Semiconductor startup Positron has raised $230 million in Series B funding, TechCrunch has exclusively learned, as global investors intensify efforts to build alternatives to Nvidia’s dominant AI hardware.
The Reno-based company plans to use the fresh capital to accelerate deployment of its high-speed memory chips, a key component for processors used in artificial intelligence workloads, according to sources familiar with the deal.

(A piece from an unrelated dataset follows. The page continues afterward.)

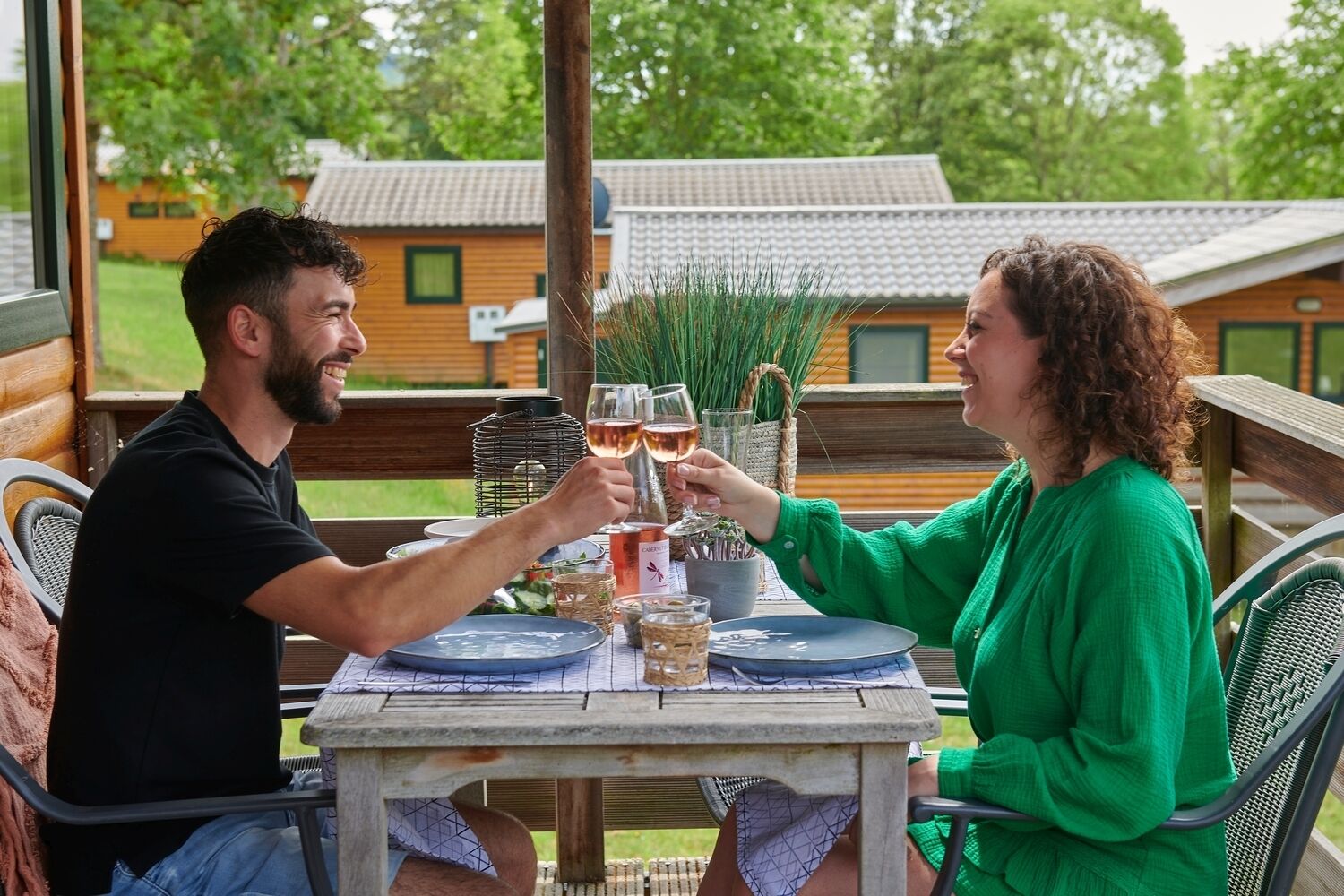 Twee personen proosten aan een houten tafel met wijnglazen, omringd door groen en een uitzicht op huizen.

Investors in the round include Qatar Investment Authority (QIA), the country’s sovereign wealth fund, which has been increasingly focused on expanding AI infrastructure capabilities, the sources said.
Positron’s Series B comes at a time when hyperscalers and AI companies are actively seeking to reduce reliance on Nvidia, the long-time leader in AI computing hardware. These efforts include OpenAI, one of Nvidia’s largest customers, which has reportedly expressed dissatisfaction with aspects of Nvidia’s latest AI chips and has been exploring alternatives since last year.
Qatar’s participation through QIA aligns with a broader national push into so-called sovereign AI infrastructure, a strategy repeatedly highlighted this week at Web Summit Qatar in Doha. Several sources told TechCrunch the country views compute capacity as essential to maintaining global economic competitiveness and aims to position itself as a leading AI services hub in the Middle East.
That strategy is already materializing through large-scale commitments, including a $20 billion AI infrastructure joint venture with Brookfield Asset Management announced in September.
With the latest round, Positron has now raised just over $300 million since its founding three years ago. The startup previously secured $75 million last year from investors including Valor Equity Partners, Atreides Management, DFJ Growth, Flume Ventures, and Resilience Reserve.
Positron says its first-generation chip, Atlas, manufactured in Arizona, can deliver performance comparable to Nvidia’s H100 GPUs while consuming less than one-third of the power. Unlike Nvidia, the company is focused on inference, the computing required to run AI models in real-world applications, rather than training large language models.
That positioning could prove advantageous as enterprises increasingly shift from building large AI models to deploying them at scale, driving rising demand for efficient inference hardware.